Chinese Takeout is a bite-sized, monthly RADII feature that examines Chinese food from the inside out, by disentangling the (hi)stories behind a single dish or restaurant. Write to us if you have a suggestion or submission.
While it may be less famous than Beijing duck (often referred to as “Peking duck”), Nanjing has its own culinary tradition for this feathered friend that can’t be found elsewhere in China — at least not in its original form.
In Nanjing, one of China’s former capitals, duck is a daily indulgence. Whether it be salted, steamed, or served in a soup or pancake, no meal to a Nanjinger is complete without duck. (In fact, some locals argue that Nanjing’s duck dishes are actually better than their Beijing counterparts.) And while it’s not uncommon to see salted duck hanging in shop windows, no dish captures the diehard enthusiasm Nanjingers have for the fowl as well as duck blood soup.
While the name might sound like something from a horror movie, duck blood soup is considered a local delicacy, and you won’t have difficulty finding a restaurant in Nanjing that specializes in it. One such establishment, Qinya Snack Shop (秦涯小吃城) is popular owing in part to its location in the city’s Confucius Temple area.
Qinya owner Wang Rui says that while the current restaurant only opened in 2001, there was an earlier eatery on the same site dating to at least the ’70s believed to have been serving duck blood soup, though perhaps on a smaller scale. Locals and visitors alike can rest and sample some authentic local food while watching the boats drift by on a quiet evening on Nanjing’s nearby Qinhuai River.
The area surrounding the restaurant is a well-known tourist hotspot, with an array of shops selling souvenirs, silk and tea. But perhaps more enticing is the indoor food markets that serve shredded tofu, potato pancake, and colorful, jelly-like desserts, which this neighborhood can claim to have originated. Here in the oldest part of the city, restaurants have cropped up around the Qinhuai district with set menus of as many as 14 different small, but well-known local dishes known as “Jinling snacks,” among which you are guaranteed to be served a piping hot dish of duck blood soup.
There are several steps needed to prepare duck the “Nanjing way,” regardless of the recipe. The wings and feet of the duck are removed, together with any parts deemed unnecessary like the oesophagus, and later soaked in water for cleaning and draining. Spices and recipes vary in taste and extremity, with some families keeping them a closely guarded secret.

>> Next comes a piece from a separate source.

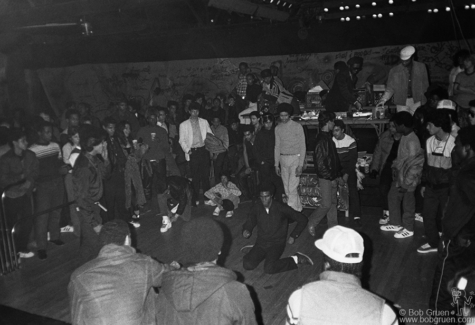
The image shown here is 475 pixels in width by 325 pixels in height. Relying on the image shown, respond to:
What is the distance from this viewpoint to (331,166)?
22.4 feet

While the history of salted duck in Nanjing has a history spanning over a thousand years — reaching the height of popularity in the Ming Dynasty (1368-1644) — the origins of duck blood soup appear to be more elusive.
Local folklore holds that the dish was created entirely by accident; a poor man in Nanjing is said to have killed a duck and used a bowl to hold the duck’s blood, but accidentally dropped some vermicelli — a type of thin glass noodle — in along with it. After boiling them together with tofu, he made the soup that would one day become a Nanjing delicacy.
It is believed by food historians that the lack of supply of chickens, together with the city’s long history of raising ducks, possibly as far back as 20,000 years ago, may also explain the rise in popularity of duck dishes in Nanjing.
Duck is by no means an unfamiliar ingredient to non-Chinese eaters, though serving the blood of a duck may well turn a few heads at the dinner table. Perhaps the nearest equivalent for British diners is black pudding, which comprises of pork blood, pork fat and oats, congealed and cut into circular discs.
Nanjing’s blood dish comparatively lacks this solid texture of black pudding, but is rather more like that of tofu with a pudding-like soft texture. The cubes are made by collecting the blood of a freshly killed duck, sealing in a container, and refrigerating it until ready. The blood cakes are then simmered gently for a few minutes with vermicelli and boiled vegetables, and seasoned with spices, salt and pepper.
This dish is traditionally enjoyed in autumn, because ducks at this time of year are fat, and is often paired with osmanthus blossom, which is also popular that same season. And indeed, the best season to visit Nanjing is autumn, when the temperature is comfortable and a bite of Nanjing duck can be enjoyed along with a short walk by the Qinhuai River, allowing you to get a taste of the city’s storied history in more ways than one.